Task details »
Answer these questions about the broken queen text below:
1. Besides its own row and column, in which two diagonal directions does a broken queen cover cells?
2. What lower bound on the minimum number of broken queens does the poster state?
3. In the best answer, what inequality on i and j must the chosen cells satisfy along with the sums i+j = 2, 5, 8, …, 3m_n−1?

Given passage »
##########

Consider an $n\times n$ board. Assume that the sides of the board are parallel to the north-south and the east-west directions. If a piece of "broken queen" is placed on this board, it "covers" each cell in the same column, each cell in the same row, each cell in its southeast direction, and each cell in its northwest direction. What is the minimum number of broken queens required to cover the board?
If $m_n$ is this minimum number, I know that $m_n\ge \lceil (2n-1)/3\rceil$. To show this, let $m=m_n$ and consider a 'covering' of the board by $m$ broken queens. When $n>1$ it is clear that $m<n$. Hence there are at least $n-m$ rows and $n-m$ columns that do not have any broken queens in them. The $(n-m)^2$ cells in the intersections of these rows and columns need at least $2(n-m)-1$ broken queens to cover them. Therefore $m\ge 2(n-m)-1$ giving $m\ge (2n-1)/3$.
I have a hard time finding an example that requires exactly $m_n$ broken queens for an arbitrary $n$. But I think that $m_n$ is sharp. Btw if you know where this problem came from plz let me know. I believe it is a contest question. I was asked by a friend, but the friend doesnt know where the question came from. If the cells are labelled by $(i,j)$ where $i$ increases from $1$ to $n$ as we go east and $j$ increases from $1$ to $n$ as we go north, my guess is that we place $m_n$ broken queens at cells $(i,j)$ with $i+j=2,5,8,…, 3m_n-1$. I'm not sure if the locations can be random. If not, I don't see a pattern yet.
Best Answer
I just figured out. Put the $m_n$ broken queens on the cells $(i,j)$ where $i\le j\le i+1$ and $i+j=2, 5,8,...,3m_n-1$.

##########

Recorded data »
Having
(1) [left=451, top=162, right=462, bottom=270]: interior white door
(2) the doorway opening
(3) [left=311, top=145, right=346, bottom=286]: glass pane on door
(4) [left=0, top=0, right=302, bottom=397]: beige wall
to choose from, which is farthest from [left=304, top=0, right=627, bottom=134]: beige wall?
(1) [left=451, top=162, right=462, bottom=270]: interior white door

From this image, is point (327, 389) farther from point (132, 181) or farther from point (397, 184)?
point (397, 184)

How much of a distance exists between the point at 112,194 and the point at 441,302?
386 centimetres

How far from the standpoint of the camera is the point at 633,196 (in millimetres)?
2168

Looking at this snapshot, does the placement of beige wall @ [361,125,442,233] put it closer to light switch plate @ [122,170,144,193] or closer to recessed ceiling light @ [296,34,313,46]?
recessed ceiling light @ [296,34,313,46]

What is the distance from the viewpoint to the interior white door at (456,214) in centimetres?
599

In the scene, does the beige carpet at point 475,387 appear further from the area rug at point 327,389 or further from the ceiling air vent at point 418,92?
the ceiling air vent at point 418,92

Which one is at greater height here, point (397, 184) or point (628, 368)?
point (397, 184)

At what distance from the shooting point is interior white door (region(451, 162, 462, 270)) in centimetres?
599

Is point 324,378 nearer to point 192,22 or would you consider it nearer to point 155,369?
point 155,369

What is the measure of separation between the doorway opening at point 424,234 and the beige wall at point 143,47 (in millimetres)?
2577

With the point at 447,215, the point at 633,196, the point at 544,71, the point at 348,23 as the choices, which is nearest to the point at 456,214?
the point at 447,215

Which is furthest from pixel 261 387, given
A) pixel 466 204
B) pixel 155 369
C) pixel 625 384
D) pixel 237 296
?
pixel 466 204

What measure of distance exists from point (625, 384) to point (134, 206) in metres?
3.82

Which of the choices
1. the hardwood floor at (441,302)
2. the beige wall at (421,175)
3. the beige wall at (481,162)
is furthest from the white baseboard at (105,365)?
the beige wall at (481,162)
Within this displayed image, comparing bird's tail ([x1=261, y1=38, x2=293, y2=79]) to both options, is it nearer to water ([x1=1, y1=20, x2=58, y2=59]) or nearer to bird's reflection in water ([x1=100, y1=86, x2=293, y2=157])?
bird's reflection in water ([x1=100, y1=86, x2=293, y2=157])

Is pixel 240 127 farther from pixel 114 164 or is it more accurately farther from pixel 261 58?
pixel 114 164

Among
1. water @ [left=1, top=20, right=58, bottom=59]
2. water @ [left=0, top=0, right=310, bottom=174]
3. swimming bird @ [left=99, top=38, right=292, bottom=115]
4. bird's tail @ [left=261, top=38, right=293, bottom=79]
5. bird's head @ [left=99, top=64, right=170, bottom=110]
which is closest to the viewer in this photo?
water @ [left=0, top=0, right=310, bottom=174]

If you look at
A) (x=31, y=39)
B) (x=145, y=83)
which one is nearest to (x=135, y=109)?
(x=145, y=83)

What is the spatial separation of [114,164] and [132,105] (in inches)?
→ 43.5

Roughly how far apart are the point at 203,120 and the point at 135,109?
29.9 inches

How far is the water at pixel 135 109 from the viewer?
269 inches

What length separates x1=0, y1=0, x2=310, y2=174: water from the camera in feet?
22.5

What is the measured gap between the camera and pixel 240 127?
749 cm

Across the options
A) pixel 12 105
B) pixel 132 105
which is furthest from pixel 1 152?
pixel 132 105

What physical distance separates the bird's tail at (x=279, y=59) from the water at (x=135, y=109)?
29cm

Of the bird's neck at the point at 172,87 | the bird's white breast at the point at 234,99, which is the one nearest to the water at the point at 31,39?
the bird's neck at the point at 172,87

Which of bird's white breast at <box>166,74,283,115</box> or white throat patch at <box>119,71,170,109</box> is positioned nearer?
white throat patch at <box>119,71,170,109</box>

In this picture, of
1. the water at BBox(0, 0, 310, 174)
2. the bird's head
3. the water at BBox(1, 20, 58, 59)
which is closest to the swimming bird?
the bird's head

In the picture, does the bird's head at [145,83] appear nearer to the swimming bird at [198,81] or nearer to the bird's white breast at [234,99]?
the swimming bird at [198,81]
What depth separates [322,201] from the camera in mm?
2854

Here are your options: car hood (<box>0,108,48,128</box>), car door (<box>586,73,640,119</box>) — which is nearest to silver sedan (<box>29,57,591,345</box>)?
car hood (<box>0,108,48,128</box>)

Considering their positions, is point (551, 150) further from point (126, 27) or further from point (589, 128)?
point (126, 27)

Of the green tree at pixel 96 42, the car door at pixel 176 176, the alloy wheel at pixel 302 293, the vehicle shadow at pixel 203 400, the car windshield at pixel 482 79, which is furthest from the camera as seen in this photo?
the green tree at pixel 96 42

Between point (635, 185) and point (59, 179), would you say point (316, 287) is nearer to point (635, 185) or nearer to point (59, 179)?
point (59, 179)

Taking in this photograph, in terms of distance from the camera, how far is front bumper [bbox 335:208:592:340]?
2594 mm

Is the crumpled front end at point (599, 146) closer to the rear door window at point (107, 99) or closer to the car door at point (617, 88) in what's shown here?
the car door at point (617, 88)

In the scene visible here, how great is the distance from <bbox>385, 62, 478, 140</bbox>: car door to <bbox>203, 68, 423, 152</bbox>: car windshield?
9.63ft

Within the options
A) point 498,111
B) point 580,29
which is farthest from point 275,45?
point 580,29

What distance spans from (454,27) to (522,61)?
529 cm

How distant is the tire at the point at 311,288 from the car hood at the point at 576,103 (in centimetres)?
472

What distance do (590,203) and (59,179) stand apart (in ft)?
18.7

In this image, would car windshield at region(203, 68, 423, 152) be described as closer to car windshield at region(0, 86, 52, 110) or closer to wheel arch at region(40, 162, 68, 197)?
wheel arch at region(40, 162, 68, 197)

##########

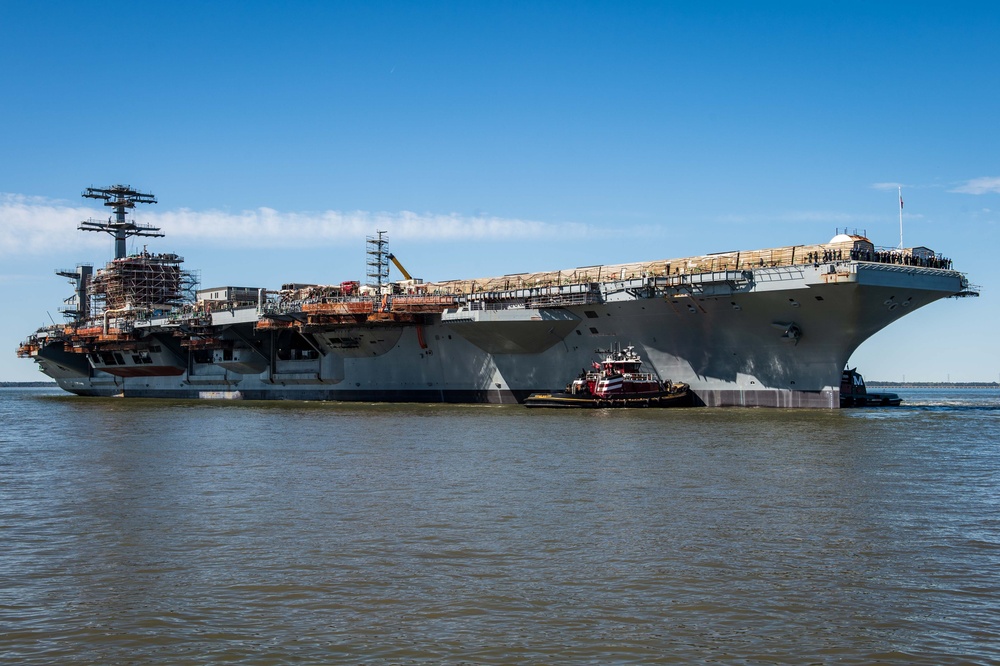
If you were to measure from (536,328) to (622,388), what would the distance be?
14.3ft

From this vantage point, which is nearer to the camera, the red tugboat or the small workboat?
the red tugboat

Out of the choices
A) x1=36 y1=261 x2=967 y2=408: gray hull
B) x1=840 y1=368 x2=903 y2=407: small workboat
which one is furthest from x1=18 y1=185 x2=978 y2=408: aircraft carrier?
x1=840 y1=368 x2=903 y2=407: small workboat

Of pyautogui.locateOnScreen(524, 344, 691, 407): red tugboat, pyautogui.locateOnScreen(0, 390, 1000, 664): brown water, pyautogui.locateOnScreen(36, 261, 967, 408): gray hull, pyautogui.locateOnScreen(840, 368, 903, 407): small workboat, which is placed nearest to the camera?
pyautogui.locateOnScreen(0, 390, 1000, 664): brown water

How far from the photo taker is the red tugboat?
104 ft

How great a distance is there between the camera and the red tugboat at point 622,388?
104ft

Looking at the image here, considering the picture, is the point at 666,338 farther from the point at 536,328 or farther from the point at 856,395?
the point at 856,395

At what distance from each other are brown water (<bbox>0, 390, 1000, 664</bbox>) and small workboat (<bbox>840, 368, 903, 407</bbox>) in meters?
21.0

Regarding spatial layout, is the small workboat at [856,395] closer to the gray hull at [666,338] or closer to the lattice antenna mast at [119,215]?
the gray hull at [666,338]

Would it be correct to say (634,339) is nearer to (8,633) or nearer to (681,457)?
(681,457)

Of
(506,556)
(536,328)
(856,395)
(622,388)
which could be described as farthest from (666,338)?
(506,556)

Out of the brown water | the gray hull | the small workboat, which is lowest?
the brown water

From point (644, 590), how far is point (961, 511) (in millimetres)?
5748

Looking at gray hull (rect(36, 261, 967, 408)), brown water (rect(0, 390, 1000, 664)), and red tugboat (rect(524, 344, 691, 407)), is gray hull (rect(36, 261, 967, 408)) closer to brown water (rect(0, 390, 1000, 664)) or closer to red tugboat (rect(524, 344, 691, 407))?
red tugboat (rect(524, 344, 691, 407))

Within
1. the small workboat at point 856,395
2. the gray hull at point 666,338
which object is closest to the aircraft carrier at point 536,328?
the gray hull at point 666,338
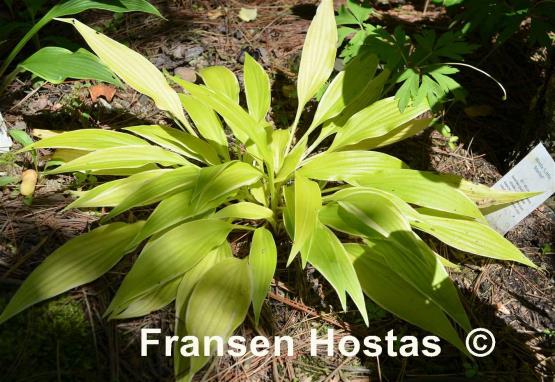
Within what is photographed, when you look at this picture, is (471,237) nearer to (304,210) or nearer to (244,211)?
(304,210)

##########

Answer below »
1. Southeast and northwest.
2. m_n ≥ ⌈(2n−1)/3⌉.
3. i ≤ j ≤ i+1.